Task directions: Quote verbatim the records from the line containing "Ranked by height, which of" through the end of the records, both ends included.

Exercise data:

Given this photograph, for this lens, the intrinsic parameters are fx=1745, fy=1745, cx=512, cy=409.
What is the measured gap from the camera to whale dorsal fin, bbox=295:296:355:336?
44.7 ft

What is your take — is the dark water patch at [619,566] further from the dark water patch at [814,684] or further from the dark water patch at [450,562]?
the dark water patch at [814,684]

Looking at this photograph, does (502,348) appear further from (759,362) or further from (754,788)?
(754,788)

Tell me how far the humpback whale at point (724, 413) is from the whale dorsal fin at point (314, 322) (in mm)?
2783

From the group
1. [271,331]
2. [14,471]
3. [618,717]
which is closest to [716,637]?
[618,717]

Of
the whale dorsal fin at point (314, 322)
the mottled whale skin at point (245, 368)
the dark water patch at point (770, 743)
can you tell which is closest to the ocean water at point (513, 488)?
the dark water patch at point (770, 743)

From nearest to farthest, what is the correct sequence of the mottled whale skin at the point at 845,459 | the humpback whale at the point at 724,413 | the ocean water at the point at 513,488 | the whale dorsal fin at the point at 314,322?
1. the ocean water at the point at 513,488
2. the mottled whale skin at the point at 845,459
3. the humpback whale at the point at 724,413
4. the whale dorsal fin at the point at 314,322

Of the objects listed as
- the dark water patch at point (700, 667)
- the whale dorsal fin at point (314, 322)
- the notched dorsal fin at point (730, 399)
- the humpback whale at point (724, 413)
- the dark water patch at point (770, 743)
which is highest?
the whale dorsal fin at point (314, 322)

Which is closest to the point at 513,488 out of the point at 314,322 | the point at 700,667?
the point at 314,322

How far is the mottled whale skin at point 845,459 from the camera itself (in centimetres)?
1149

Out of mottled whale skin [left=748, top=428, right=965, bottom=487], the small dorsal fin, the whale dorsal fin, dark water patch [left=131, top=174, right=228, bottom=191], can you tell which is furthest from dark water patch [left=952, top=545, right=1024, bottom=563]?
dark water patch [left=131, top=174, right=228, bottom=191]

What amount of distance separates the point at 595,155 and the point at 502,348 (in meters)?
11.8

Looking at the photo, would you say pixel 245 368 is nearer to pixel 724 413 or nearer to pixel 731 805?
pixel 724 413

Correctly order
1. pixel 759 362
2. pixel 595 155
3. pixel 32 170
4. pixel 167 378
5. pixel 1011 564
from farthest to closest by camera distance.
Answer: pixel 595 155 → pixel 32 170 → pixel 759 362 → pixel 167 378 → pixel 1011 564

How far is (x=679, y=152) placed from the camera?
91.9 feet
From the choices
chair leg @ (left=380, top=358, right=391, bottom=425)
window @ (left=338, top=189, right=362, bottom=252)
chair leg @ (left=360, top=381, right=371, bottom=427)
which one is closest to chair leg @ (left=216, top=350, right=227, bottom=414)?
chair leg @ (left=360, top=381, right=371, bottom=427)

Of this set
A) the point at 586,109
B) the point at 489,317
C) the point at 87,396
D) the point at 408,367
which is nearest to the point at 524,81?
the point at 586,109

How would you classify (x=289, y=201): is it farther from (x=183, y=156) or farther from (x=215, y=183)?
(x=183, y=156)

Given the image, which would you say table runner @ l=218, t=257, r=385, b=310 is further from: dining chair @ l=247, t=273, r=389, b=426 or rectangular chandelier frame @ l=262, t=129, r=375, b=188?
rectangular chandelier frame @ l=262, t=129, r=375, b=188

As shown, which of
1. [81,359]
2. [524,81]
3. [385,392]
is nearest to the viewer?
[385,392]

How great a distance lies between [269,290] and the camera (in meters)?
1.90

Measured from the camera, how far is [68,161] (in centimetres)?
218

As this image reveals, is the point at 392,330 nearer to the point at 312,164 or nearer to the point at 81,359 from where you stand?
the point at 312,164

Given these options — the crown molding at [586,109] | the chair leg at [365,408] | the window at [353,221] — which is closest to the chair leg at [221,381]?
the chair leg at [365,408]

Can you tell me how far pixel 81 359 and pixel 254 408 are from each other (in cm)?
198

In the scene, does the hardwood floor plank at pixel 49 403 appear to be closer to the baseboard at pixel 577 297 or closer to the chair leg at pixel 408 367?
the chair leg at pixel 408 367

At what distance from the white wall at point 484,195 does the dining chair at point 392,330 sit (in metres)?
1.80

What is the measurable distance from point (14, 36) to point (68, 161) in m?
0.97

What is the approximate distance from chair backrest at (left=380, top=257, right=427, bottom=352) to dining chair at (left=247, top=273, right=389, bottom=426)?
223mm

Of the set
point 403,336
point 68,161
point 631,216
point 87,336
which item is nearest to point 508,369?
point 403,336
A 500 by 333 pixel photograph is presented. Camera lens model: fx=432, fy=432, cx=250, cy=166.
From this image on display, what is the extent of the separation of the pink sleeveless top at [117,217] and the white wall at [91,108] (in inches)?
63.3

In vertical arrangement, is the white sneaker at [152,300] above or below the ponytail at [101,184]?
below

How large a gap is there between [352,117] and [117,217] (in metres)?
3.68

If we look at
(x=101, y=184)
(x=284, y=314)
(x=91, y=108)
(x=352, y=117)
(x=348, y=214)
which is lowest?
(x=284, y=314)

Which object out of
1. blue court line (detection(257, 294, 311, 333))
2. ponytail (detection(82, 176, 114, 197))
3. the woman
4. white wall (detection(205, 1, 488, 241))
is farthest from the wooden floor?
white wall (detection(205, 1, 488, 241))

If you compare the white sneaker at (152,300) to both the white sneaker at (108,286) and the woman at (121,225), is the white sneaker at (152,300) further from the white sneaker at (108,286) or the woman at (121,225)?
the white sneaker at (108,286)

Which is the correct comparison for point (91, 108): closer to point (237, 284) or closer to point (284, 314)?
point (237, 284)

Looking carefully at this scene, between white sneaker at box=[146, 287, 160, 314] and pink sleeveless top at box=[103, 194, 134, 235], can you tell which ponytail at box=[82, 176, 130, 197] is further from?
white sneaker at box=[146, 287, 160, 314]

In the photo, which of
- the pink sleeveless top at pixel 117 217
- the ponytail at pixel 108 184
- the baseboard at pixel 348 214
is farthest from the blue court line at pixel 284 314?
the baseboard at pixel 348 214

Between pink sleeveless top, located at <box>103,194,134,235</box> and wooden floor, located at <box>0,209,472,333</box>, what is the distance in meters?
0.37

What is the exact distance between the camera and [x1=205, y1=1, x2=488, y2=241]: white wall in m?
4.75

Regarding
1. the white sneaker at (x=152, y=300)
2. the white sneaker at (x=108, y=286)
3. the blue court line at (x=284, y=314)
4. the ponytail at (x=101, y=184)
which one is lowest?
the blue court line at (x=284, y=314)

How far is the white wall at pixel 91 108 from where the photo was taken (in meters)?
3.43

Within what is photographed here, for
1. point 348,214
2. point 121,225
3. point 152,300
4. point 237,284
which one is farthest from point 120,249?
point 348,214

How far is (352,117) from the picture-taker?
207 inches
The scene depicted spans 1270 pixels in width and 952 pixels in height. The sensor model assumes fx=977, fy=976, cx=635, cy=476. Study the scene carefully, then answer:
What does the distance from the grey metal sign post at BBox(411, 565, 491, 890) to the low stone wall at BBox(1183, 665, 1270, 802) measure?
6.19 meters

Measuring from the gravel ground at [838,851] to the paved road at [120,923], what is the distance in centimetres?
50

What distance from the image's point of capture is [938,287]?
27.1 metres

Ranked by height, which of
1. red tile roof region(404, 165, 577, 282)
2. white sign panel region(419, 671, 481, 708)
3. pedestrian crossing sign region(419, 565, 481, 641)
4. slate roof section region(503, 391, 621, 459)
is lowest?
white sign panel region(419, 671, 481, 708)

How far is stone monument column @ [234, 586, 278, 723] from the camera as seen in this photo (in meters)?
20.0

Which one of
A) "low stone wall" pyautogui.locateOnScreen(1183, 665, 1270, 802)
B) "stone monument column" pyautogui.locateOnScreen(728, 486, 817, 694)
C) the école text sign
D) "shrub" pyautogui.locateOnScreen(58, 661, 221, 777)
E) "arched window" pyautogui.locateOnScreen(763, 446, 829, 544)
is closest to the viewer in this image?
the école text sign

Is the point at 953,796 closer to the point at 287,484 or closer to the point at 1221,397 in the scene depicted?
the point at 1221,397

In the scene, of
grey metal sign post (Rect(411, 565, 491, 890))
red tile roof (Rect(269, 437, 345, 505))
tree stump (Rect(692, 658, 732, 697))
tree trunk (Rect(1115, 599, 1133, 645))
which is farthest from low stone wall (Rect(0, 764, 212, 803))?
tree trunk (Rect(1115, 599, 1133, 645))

Response to this task:
Ranked by height, which of
1. red tile roof region(404, 165, 577, 282)
2. white sign panel region(419, 671, 481, 708)
3. pedestrian crossing sign region(419, 565, 481, 641)
4. slate roof section region(503, 391, 621, 459)
is lowest?
white sign panel region(419, 671, 481, 708)

How far is stone monument column @ [234, 586, 278, 723] from the camera as seen in this photo (in meters)?
20.0

Which one of
A) "low stone wall" pyautogui.locateOnScreen(1183, 665, 1270, 802)
B) "stone monument column" pyautogui.locateOnScreen(728, 486, 817, 694)
C) the école text sign
D) "shrub" pyautogui.locateOnScreen(58, 661, 221, 777)
E) "arched window" pyautogui.locateOnScreen(763, 446, 829, 544)
is closest to the viewer in this image?
the école text sign

Is the point at 953,796 closer to the point at 287,484 or closer to the point at 1221,397 in the scene depicted?
the point at 1221,397

In the scene, of
grey metal sign post (Rect(411, 565, 491, 890))
red tile roof (Rect(269, 437, 345, 505))
tree stump (Rect(692, 658, 732, 697))
tree trunk (Rect(1115, 599, 1133, 645))
which is farthest from low stone wall (Rect(0, 764, 212, 803))?
tree trunk (Rect(1115, 599, 1133, 645))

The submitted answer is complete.